- 抜粋文:
━━━━━━━━━━

2017日中友好大学生訪中団 ― 友好協会分団

公益社団法人日本中国友好協会(以下、(公社)日中友好協会)は中国政府の要請を受け、北京市人民対外友好協会(以下、北京市対友協)との協議により、8月27日から9月2日までの6泊7日、北京―成都へ「2017日中友好大学生訪中団」を派遣した。日本の大学生が中国の大学生と実際に交流することで相互理解を深め、中国の生活文化に直接触れ、より客観的に中国を理解することを目的とする。 今年は日中国交正常化45周年であることから、訪中団の枠を拡大。日本からは当協会を含めた6団体(早稲田孔子学院、大阪総領事館、亜細亜大学、少林寺拳法連盟、日中文化交流協会)が派遣する、約500名の「日中友好大学生訪中団」となった(当協会分団名は「友好協会分団」)。友好協会分団は、宇都宮徳一郎団長(当協会副会長)、山岸清子秘書長(当協会事業部長)、事務局6名、学習院大学(10名)、昭和女子大学(20名)、中央大学(10名)、東京大学(19名)、東京外国語大学(5名)、東京女子大学(9名)、山口大学(26名)の総勢107名の構成となった。6分団は各々のプログラムの他、8月29日に北京大学に集い、中国の大学生500名と共に「千人交流大会」に参加した。

(以下、友好協会分団概要)

出発前日、成田空港近くのホテルで事前研修会を行った。訪中団概要説明、各大学班長挨拶、学生代表選出等を行い、「今、日本の大学生として訪中する意義」として設けた講義で、当協会橋本逸男副会長(元上海領事)は「自分の目で見、自分の頭で考え、自分の意見を持ってほしい。ひとつの考えに凝り固まることなく、公平な視点を持つことが大切」と語った。夜の結団式では、宇都宮団長より「多くを見、多くを聞き、多くを学んできてほしい」と期待が述べられ、学生代表の依田有里佳さん(東京女子大学4年)は「大学1年の頃から日中友好にどのように関われるかを考えながら過ごしてきた。今回の訪中で出会った仲間と今後もつながり続けたい」と挨拶した。

━━━━━━━━━━

- 作業内容: 日中友好大学生訪中団についての上の文章を2文で要約してください。 次に示すエントリーは、上の文章とは関係のない内容です。

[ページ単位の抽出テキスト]
━━━━━━━━━━

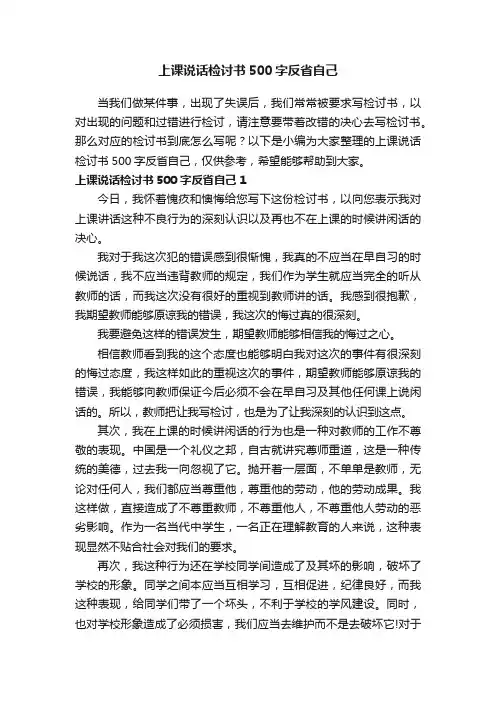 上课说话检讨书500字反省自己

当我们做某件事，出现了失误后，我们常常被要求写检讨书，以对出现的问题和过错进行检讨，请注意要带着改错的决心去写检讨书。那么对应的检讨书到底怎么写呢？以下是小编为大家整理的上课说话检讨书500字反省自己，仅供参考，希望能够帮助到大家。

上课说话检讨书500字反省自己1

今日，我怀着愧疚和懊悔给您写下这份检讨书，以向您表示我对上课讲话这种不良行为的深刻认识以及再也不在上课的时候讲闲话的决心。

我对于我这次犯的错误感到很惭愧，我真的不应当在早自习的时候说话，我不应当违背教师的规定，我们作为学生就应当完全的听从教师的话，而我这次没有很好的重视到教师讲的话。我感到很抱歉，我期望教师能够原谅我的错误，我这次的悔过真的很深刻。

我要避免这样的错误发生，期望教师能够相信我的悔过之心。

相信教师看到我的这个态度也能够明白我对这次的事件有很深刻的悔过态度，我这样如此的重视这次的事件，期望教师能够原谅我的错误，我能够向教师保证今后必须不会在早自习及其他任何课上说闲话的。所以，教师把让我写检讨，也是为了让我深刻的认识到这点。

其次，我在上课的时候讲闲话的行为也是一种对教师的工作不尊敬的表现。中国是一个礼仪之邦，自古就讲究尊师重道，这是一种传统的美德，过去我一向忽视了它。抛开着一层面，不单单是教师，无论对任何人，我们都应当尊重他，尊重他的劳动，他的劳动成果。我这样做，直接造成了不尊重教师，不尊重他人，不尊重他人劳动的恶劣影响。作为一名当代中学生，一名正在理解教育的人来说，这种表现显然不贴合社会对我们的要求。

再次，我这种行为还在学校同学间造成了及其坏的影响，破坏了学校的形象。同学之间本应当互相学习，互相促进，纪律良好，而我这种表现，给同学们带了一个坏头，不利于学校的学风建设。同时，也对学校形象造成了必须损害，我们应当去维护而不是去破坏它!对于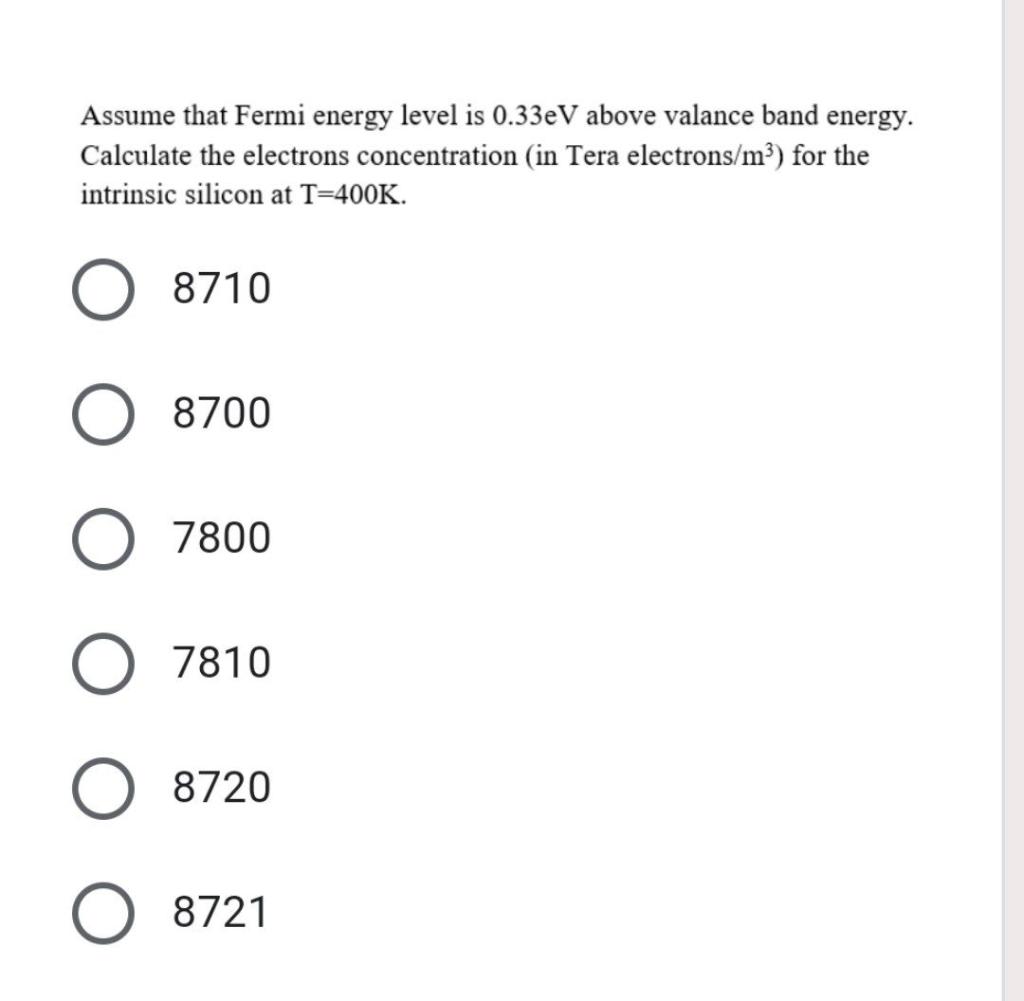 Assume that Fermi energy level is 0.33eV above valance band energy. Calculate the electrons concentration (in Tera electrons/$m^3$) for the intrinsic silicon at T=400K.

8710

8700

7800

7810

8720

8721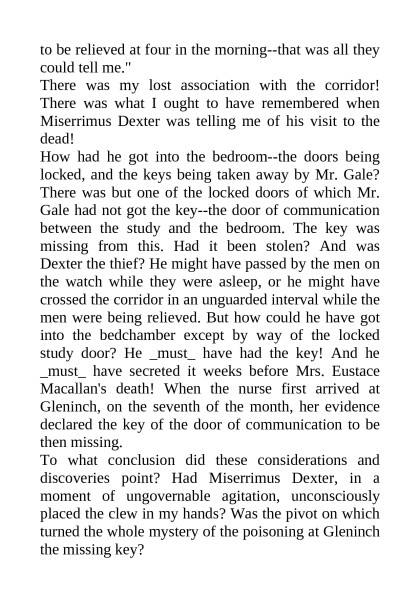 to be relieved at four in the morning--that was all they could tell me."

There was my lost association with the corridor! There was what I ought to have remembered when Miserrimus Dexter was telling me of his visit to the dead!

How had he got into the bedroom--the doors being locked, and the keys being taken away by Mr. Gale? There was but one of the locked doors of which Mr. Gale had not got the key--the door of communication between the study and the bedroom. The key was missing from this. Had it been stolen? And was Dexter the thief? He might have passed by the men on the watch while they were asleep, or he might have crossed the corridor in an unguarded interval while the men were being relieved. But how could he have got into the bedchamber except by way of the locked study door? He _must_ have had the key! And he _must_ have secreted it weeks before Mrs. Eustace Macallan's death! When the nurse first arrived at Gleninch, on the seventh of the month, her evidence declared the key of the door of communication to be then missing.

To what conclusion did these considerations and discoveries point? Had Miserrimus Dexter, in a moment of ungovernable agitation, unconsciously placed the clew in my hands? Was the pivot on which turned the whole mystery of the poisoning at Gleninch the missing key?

━━━━━━━━━━

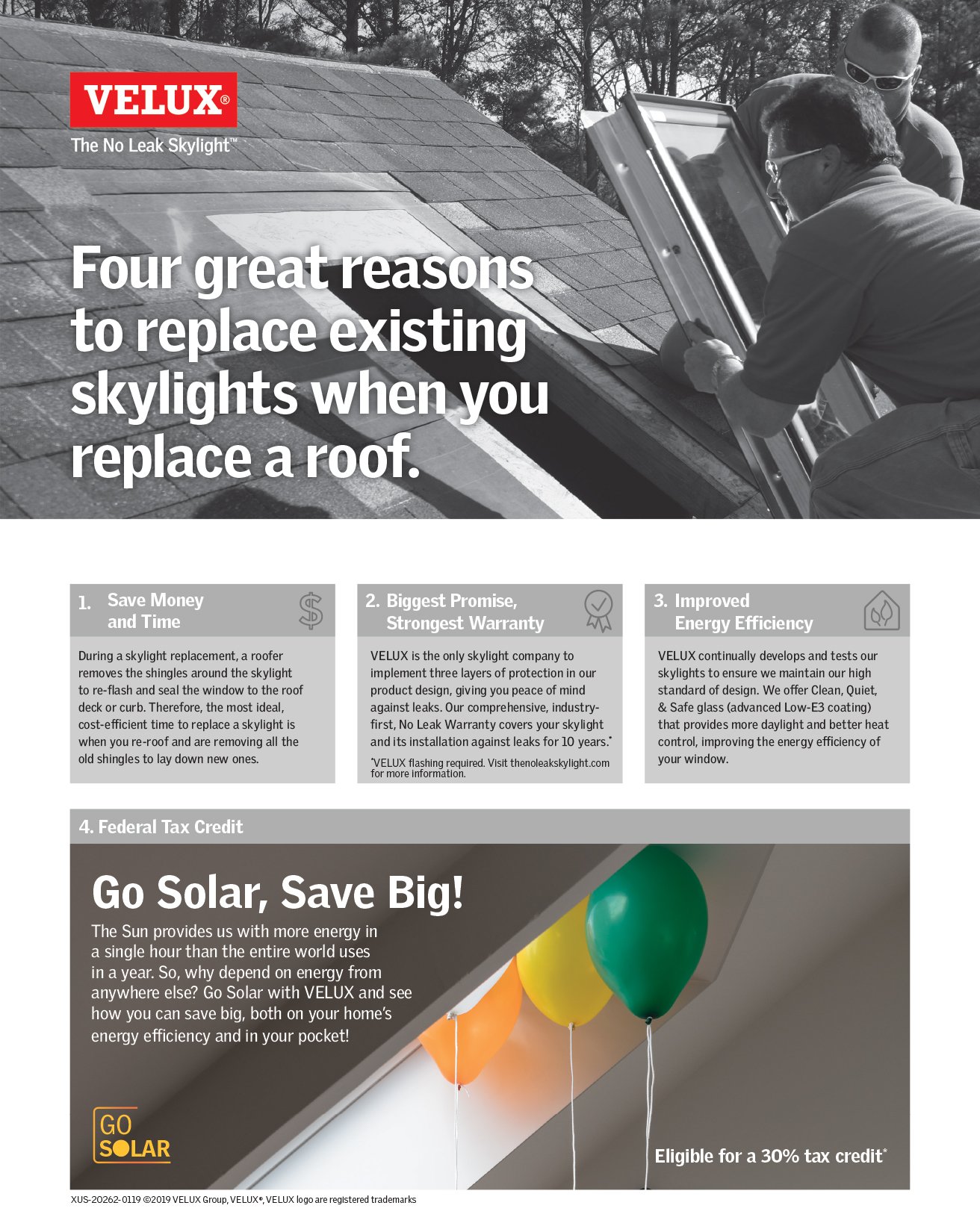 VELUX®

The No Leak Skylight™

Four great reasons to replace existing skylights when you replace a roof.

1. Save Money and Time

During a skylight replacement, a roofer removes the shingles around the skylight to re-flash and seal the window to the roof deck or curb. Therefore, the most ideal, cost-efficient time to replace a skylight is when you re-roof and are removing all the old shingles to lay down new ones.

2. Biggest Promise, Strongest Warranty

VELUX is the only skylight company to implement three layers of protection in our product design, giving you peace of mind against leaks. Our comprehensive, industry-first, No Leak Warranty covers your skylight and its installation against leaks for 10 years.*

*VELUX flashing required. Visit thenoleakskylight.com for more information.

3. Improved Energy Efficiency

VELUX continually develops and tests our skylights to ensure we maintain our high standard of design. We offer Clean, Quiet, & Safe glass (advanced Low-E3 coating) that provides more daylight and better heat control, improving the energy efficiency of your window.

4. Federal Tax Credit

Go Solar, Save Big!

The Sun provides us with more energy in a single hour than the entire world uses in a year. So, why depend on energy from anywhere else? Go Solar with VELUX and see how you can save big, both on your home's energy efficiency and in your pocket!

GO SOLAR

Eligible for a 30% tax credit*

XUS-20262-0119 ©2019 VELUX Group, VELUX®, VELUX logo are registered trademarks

━━━━━━━━━━

- 回答: 公益社団法人日本中国友好協会は中国政府の要請を受け、8月27日から9月2日まで北京と成都へ「2017日中友好大学生訪中団」を派遣し、国交正常化45周年にあたる今年は6団体による約500名の規模となりました。友好協会分団は総勢107名で構成され、出発前日の事前研修会と結団式では、橋本逸男副会長、宇都宮団長、学生代表の依田有里佳さんがそれぞれ訪中に向けた言葉を述べました。